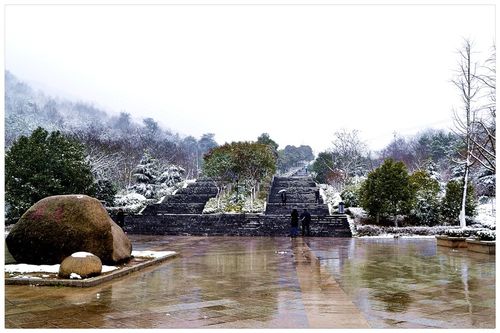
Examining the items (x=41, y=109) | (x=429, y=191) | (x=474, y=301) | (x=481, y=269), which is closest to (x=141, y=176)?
(x=429, y=191)

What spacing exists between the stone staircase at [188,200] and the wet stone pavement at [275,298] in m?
19.3

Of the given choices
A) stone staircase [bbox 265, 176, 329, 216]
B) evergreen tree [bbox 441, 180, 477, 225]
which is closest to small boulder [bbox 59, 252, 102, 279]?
stone staircase [bbox 265, 176, 329, 216]

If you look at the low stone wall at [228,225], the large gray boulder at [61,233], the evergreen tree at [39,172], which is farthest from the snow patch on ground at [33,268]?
the evergreen tree at [39,172]

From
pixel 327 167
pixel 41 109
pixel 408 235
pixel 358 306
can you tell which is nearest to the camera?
pixel 358 306

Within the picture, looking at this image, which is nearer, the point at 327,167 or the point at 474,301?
the point at 474,301

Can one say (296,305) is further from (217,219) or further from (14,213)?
(14,213)

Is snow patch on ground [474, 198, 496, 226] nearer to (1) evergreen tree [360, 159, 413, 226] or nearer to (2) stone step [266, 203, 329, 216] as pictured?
(1) evergreen tree [360, 159, 413, 226]

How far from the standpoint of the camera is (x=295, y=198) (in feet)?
110

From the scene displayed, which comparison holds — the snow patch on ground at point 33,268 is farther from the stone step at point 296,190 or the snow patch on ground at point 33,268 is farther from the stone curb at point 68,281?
the stone step at point 296,190

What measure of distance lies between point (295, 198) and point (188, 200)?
25.4ft

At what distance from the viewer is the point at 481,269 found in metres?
10.3

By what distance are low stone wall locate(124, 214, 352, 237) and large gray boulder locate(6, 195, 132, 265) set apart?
1354 centimetres

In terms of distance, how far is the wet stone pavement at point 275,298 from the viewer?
551 centimetres

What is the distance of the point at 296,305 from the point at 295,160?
338 ft
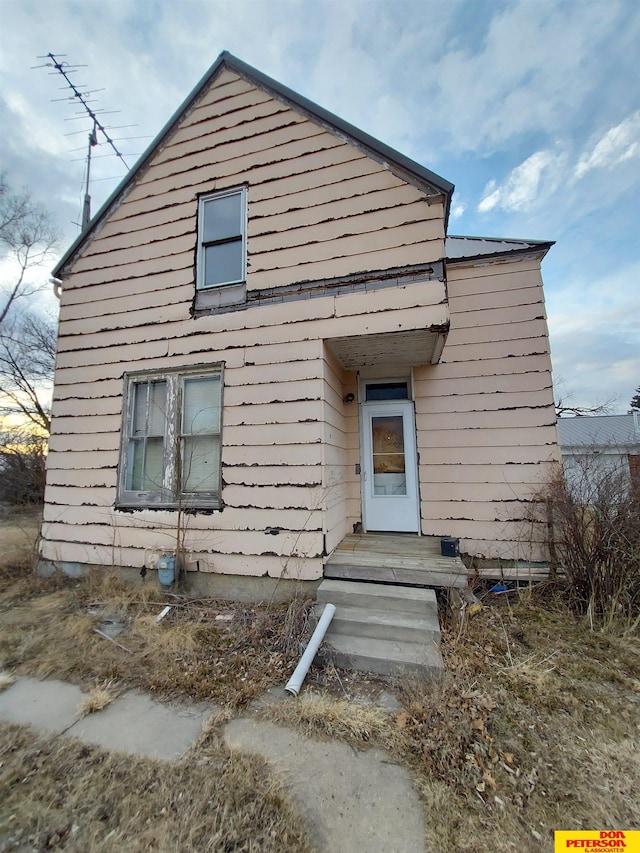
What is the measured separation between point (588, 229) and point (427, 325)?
9098 mm

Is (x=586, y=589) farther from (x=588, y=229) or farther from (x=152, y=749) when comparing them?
(x=588, y=229)

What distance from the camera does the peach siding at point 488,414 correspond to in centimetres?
472

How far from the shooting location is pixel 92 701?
2.45m

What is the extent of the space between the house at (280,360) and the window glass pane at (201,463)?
0.03 metres

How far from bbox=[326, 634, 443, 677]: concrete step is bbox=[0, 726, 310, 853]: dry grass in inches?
43.3

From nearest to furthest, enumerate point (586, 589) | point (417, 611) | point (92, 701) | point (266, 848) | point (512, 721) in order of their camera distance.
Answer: point (266, 848) → point (512, 721) → point (92, 701) → point (417, 611) → point (586, 589)

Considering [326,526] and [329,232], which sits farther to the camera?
[329,232]

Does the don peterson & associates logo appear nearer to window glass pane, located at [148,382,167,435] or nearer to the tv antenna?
window glass pane, located at [148,382,167,435]

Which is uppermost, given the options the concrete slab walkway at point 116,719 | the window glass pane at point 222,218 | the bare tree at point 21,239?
the bare tree at point 21,239

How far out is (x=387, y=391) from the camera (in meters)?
5.55

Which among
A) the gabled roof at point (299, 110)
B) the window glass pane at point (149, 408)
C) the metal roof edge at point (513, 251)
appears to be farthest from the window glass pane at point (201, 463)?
the metal roof edge at point (513, 251)

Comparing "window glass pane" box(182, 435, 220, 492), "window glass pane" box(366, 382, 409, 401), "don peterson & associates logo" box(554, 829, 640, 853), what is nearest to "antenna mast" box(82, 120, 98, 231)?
"window glass pane" box(182, 435, 220, 492)

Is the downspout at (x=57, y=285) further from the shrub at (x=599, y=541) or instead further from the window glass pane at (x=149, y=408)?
the shrub at (x=599, y=541)

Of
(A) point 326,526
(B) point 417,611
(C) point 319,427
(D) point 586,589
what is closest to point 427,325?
(C) point 319,427
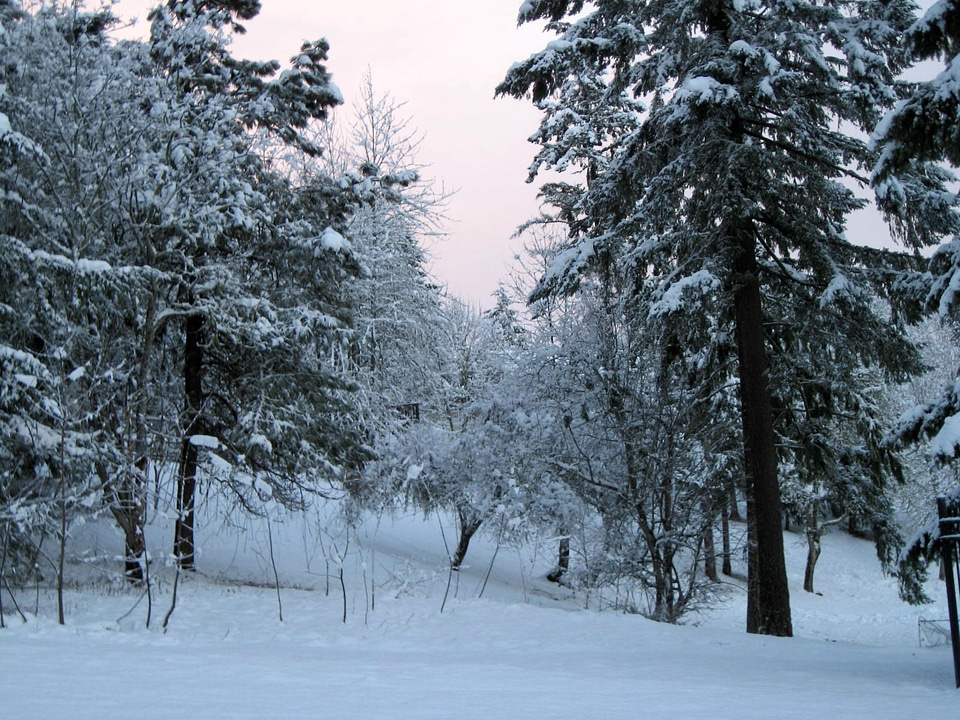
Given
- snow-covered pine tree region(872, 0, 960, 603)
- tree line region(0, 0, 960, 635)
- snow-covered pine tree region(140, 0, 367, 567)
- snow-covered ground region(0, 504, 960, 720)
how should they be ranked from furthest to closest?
snow-covered pine tree region(140, 0, 367, 567), tree line region(0, 0, 960, 635), snow-covered pine tree region(872, 0, 960, 603), snow-covered ground region(0, 504, 960, 720)

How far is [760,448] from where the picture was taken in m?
10.4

┄┄┄┄┄┄┄┄┄┄

EXERCICE COURT — Transformez toutes les lignes des enregistrements ci-dessus en une liste JSON de chaînes, une chaîne par ligne, sans les lignes vides ni les images.

RÉPONSE —
[
  "Examining the items (x=41, y=109) | (x=429, y=191) | (x=474, y=301) | (x=481, y=269), which is closest to (x=141, y=176)?",
  "(x=429, y=191)",
  "What spacing exists between the stone staircase at [188,200] and the wet stone pavement at [275,298] in m?",
  "19.3",
  "Of the given choices",
  "A) stone staircase [bbox 265, 176, 329, 216]",
  "B) evergreen tree [bbox 441, 180, 477, 225]",
  "which is closest to small boulder [bbox 59, 252, 102, 279]?",
  "stone staircase [bbox 265, 176, 329, 216]",
  "If you look at the low stone wall at [228,225], the large gray boulder at [61,233], the evergreen tree at [39,172], which is farthest from the snow patch on ground at [33,268]?",
  "the evergreen tree at [39,172]",
  "From",
  "pixel 327 167",
  "pixel 41 109",
  "pixel 408 235",
  "pixel 358 306",
  "can you tell which is nearest to the camera?",
  "pixel 358 306",
  "Within the picture, looking at this image, which is nearer, the point at 327,167 or the point at 474,301?",
  "the point at 474,301",
  "Can one say (296,305) is further from (217,219) or further from (14,213)?",
  "(14,213)",
  "Is snow patch on ground [474, 198, 496, 226] nearer to (1) evergreen tree [360, 159, 413, 226] or nearer to (2) stone step [266, 203, 329, 216] as pictured?",
  "(1) evergreen tree [360, 159, 413, 226]",
  "How far from the standpoint of the camera is (x=295, y=198) (in feet)?",
  "110",
  "From the scene displayed, which comparison holds — the snow patch on ground at point 33,268 is farther from the stone step at point 296,190 or the snow patch on ground at point 33,268 is farther from the stone curb at point 68,281?",
  "the stone step at point 296,190",
  "What measure of distance lies between point (295, 198) and point (188, 200)?",
  "25.4ft",
  "At what distance from the viewer is the point at 481,269 found in metres?",
  "10.3",
  "By what distance are low stone wall locate(124, 214, 352, 237) and large gray boulder locate(6, 195, 132, 265) set apart?",
  "1354 centimetres",
  "In terms of distance, how far is the wet stone pavement at point 275,298 from the viewer?",
  "551 centimetres",
  "What is the distance of the point at 296,305 from the point at 295,160?",
  "338 ft",
  "What is the measured separation between point (588, 229) and point (427, 325)?",
  "9098 mm",
  "Is (x=586, y=589) farther from (x=588, y=229) or farther from (x=152, y=749) when comparing them?",
  "(x=588, y=229)",
  "What distance from the camera does the peach siding at point 488,414 correspond to in centimetres?",
  "472",
  "How far from the shooting location is pixel 92 701?",
  "2.45m",
  "What is the extent of the space between the house at (280,360) and the window glass pane at (201,463)?",
  "0.03 metres",
  "How far from bbox=[326, 634, 443, 677]: concrete step is bbox=[0, 726, 310, 853]: dry grass in inches?",
  "43.3",
  "From nearest to furthest, enumerate point (586, 589) | point (417, 611) | point (92, 701) | point (266, 848) | point (512, 721) in order of their camera distance.",
  "Answer: point (266, 848) → point (512, 721) → point (92, 701) → point (417, 611) → point (586, 589)",
  "Considering [326,526] and [329,232], which sits farther to the camera?",
  "[329,232]",
  "Does the don peterson & associates logo appear nearer to window glass pane, located at [148,382,167,435] or nearer to the tv antenna?",
  "window glass pane, located at [148,382,167,435]",
  "Which is uppermost, given the options the concrete slab walkway at point 116,719 | the window glass pane at point 222,218 | the bare tree at point 21,239?",
  "the bare tree at point 21,239",
  "How far out is (x=387, y=391) from the camera (in meters)?",
  "5.55",
  "Which among",
  "A) the gabled roof at point (299, 110)",
  "B) the window glass pane at point (149, 408)",
  "C) the metal roof edge at point (513, 251)",
  "appears to be farthest from the window glass pane at point (201, 463)?",
  "the metal roof edge at point (513, 251)",
  "Comparing \"window glass pane\" box(182, 435, 220, 492), \"window glass pane\" box(366, 382, 409, 401), \"don peterson & associates logo\" box(554, 829, 640, 853), what is nearest to \"antenna mast\" box(82, 120, 98, 231)?",
  "\"window glass pane\" box(182, 435, 220, 492)",
  "Is the downspout at (x=57, y=285) further from the shrub at (x=599, y=541) or instead further from the window glass pane at (x=149, y=408)?",
  "the shrub at (x=599, y=541)",
  "Of",
  "(A) point 326,526",
  "(B) point 417,611",
  "(C) point 319,427",
  "(D) point 586,589",
  "what is closest to point 427,325?",
  "(C) point 319,427",
  "Given",
  "- snow-covered pine tree region(872, 0, 960, 603)",
  "- tree line region(0, 0, 960, 635)",
  "- snow-covered pine tree region(140, 0, 367, 567)",
  "- snow-covered ground region(0, 504, 960, 720)",
  "how should they be ranked from furthest to closest?",
  "snow-covered pine tree region(140, 0, 367, 567), tree line region(0, 0, 960, 635), snow-covered pine tree region(872, 0, 960, 603), snow-covered ground region(0, 504, 960, 720)",
  "How far is [760,448] from where the picture was taken in m?",
  "10.4"
]